» PASSAGE FOR REVIEW:
- Scouts and Guides of Flanders
- Headquarters: Antwerp
- Country: Belgium
- Founded: 1912
- Membership: 72,000
- Affiliation: Guidisme et Scoutisme en Belgique/ Gidsen- en Scoutsbeweging in België
- Website Scouts en Gidsen Vlaanderen

= Scouts en Gidsen Vlaanderen =

Scouts en Gidsen Vlaanderen (Scouts and Guides of Flanders) is a coeducational, Flemish Scout and Guide organisation in Belgium and is a member of the Guidisme et Scoutisme en Belgique/Gidsen- en Scoutsbeweging in België (GSB, Guides and Scouts Movement of Belgium).

The way of working of Scouts en Gidsen Vlaanderen is based on five basic principles: Joint management, Engagement, Self-activation, Service, Teamwork.

==History of Flemish Catholic Scouting==

- 1912: the Belgian Catholic Scouts‘ (BCS) was founded, later that year renamed to Baden-Powell Belgian Boy Scouts’ (BPBBS)
- 1913: the first Catholic Flemish group was founded in the city of Antwerp: 1ste Sint-Jacob (First Saint Jake).
- 1915: the Baden-Powell Belgian Girl Scouts’ (BPBGS) was founded.
- 1916: the first Catholic Sea Scout group was founded in the city of Antwerp, BPBBS renamed to the Baden-Powell Belgian Boy and Sea Scouts (BPBBSS)
- 1929: BPBGS renamed to Association Catholiques des Guides Belges-Associatie der Katholieke Padvindsters van België (GCB-KPB)
- 1930: the BPBBSS split into the Dutch-speaking Vlaamsch Verbond der Katholieke Scouts (VVKS) and the French-speaking Fédération des Scouts Catholiques
- 1939: some guide groups left the GCB-KPB and founded, with help of the VVKS, the Katholieke Vlaamse Meisjesgidsen (KVMG), "Blue Guides", a more Flemish organisation, not recognized by the WAGGGS.

» SUPPLIED RECORDS:

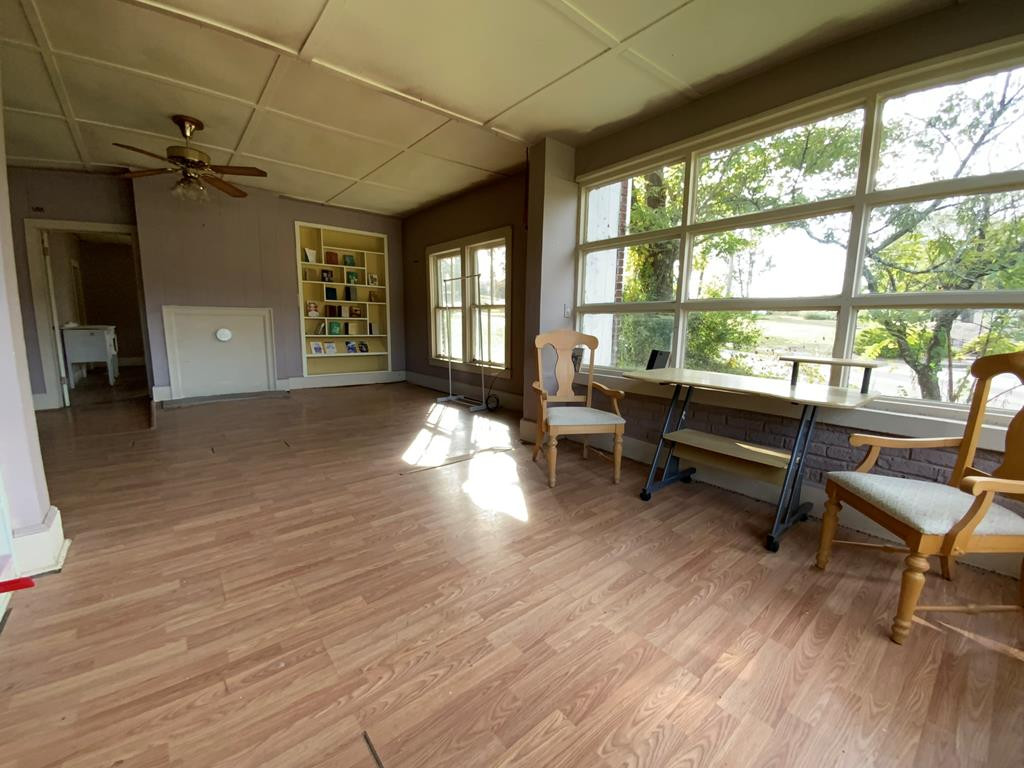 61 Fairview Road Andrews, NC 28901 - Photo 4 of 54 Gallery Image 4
---
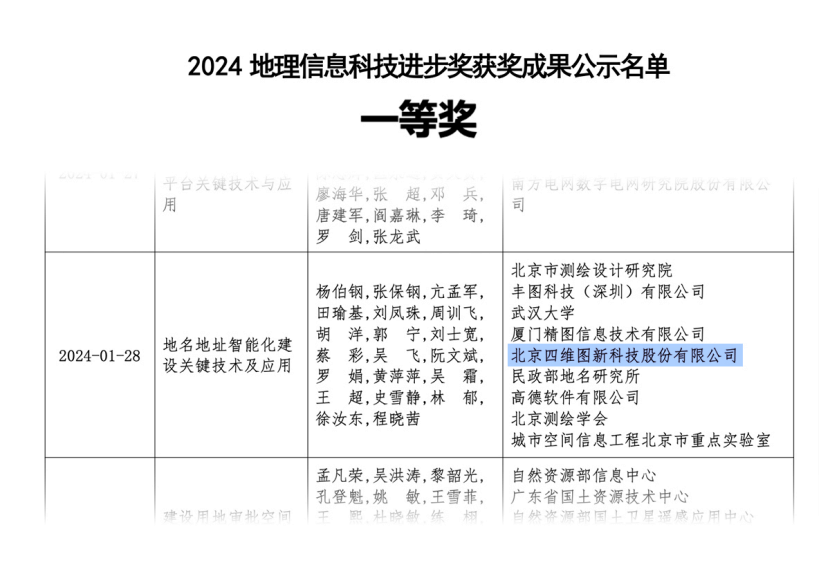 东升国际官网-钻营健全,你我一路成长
* * *
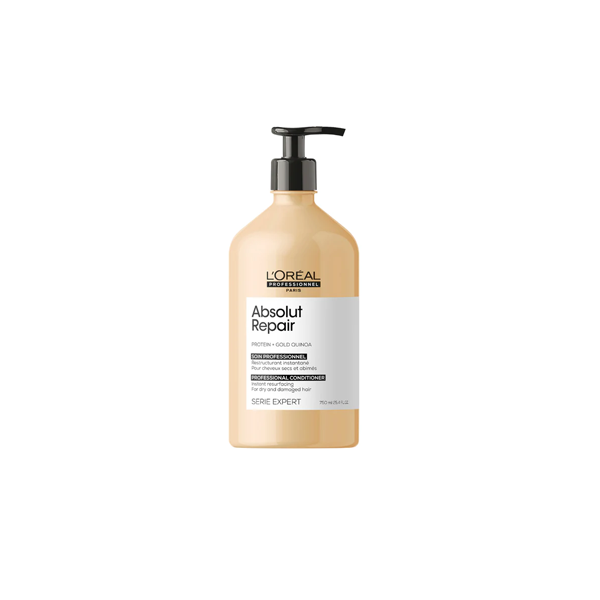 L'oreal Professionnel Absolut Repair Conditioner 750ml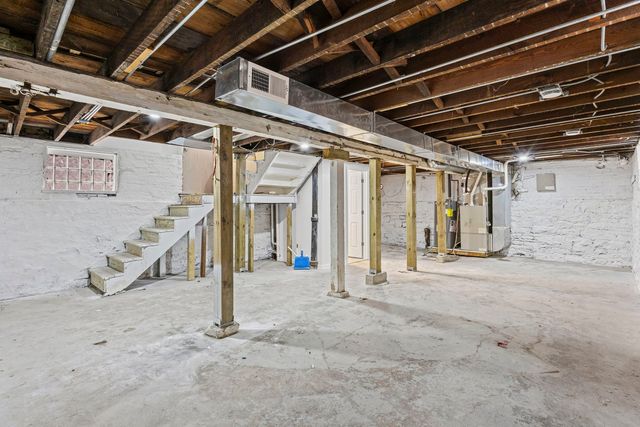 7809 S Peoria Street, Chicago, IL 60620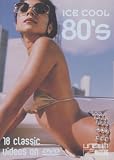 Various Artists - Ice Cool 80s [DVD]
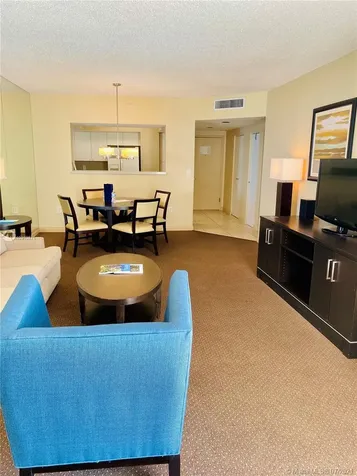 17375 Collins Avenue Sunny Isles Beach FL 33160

» YOUR GOAL:
Copy the part of the text about the Scouts and Guides of Flanders from "- Scouts and" to "Movement of Belgium).", word for word. Rely only on the text about the Scouts and Guides of Flanders.

» SOLUTION BELOW:
- Scouts and Guides of Flanders
- Headquarters: Antwerp
- Country: Belgium
- Founded: 1912
- Membership: 72,000
- Affiliation: Guidisme et Scoutisme en Belgique/ Gidsen- en Scoutsbeweging in België
- Website Scouts en Gidsen Vlaanderen

= Scouts en Gidsen Vlaanderen =

Scouts en Gidsen Vlaanderen (Scouts and Guides of Flanders) is a coeducational, Flemish Scout and Guide organisation in Belgium and is a member of the Guidisme et Scoutisme en Belgique/Gidsen- en Scoutsbeweging in België (GSB, Guides and Scouts Movement of Belgium).